This could be seen as the second looting of Iraq

22 September 2003

The American plan to put Iraq up for sale is as insensitive as any of the mistakes made by the occupying powers since the war ended in May.

It is all too easy to see why the error occurred. Money is urgently needed to pay for the reconstruction of Iraq - more than was originally estimated because the country is in a worse state than was thought; and sooner than originally planned because oil production, which was supposed to pay the bills, has been slower to build up. The cost to the US taxpayer of the equivalent of modernising East Germany is, as Nick Raynsford, the minister for council tax, might put it, at the "limit of acceptability".

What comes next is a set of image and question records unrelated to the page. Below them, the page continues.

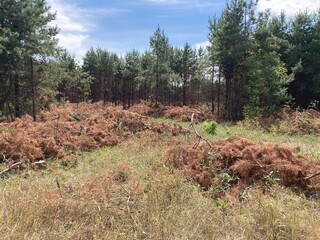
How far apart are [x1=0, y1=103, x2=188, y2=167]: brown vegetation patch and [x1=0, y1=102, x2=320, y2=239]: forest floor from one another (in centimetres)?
6

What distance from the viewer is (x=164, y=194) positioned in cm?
404

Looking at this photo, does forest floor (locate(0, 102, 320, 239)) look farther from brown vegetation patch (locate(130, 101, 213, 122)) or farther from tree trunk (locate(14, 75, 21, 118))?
brown vegetation patch (locate(130, 101, 213, 122))

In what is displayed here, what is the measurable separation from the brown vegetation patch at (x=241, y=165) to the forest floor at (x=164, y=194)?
0.7 inches

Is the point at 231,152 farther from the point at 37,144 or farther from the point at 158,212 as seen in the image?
the point at 37,144

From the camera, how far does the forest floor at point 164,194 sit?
3096 millimetres

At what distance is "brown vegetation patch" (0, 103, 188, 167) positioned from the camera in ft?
21.9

Hence the rush to get private-sector money into Iraq, and the desire to make the conditions as favourable as possible for foreign investors wanting to buy up whatever enterprises have not already been privatised by the looters.

In fact, neither the open door to foreign investment nor the 15 per cent maximum tax rate is wrong. Far from it. But they are policies that ought to be decided by a legitimate Iraqi government and not dictated by outsiders.

According to John Snow, the US Treasury Secretary, the proposals come from the Iraqi Governing Council. "These are our ideas," he said the council said, a statement as plausible as any made during the war by Mohammed Saeed al-Sahhaf, Saddam Hussein's spokesman who was dubbed "Comical Ali".

Perhaps the economic philosophy of Kamel al-Keylani, Finance Minister of the Council, just happens to be pure Chicago school. But the way in which the policy has been sprung on the world does not inspire confidence that any political party espousing it would win a landslide in an Iraqi election.

Even in advanced capitalist countries such as the US or Britain, there are restrictions on the foreign ownership of, for example, media companies, not to mention tariffs on imports of food, steel and cotton.

To propose a free-for-all that could so easily be portrayed as the second looting of the country is to risk provoking a nationalist, protectionist backlash that will ultimately be in no one's interest, least of all that of the Iraqi people themselves.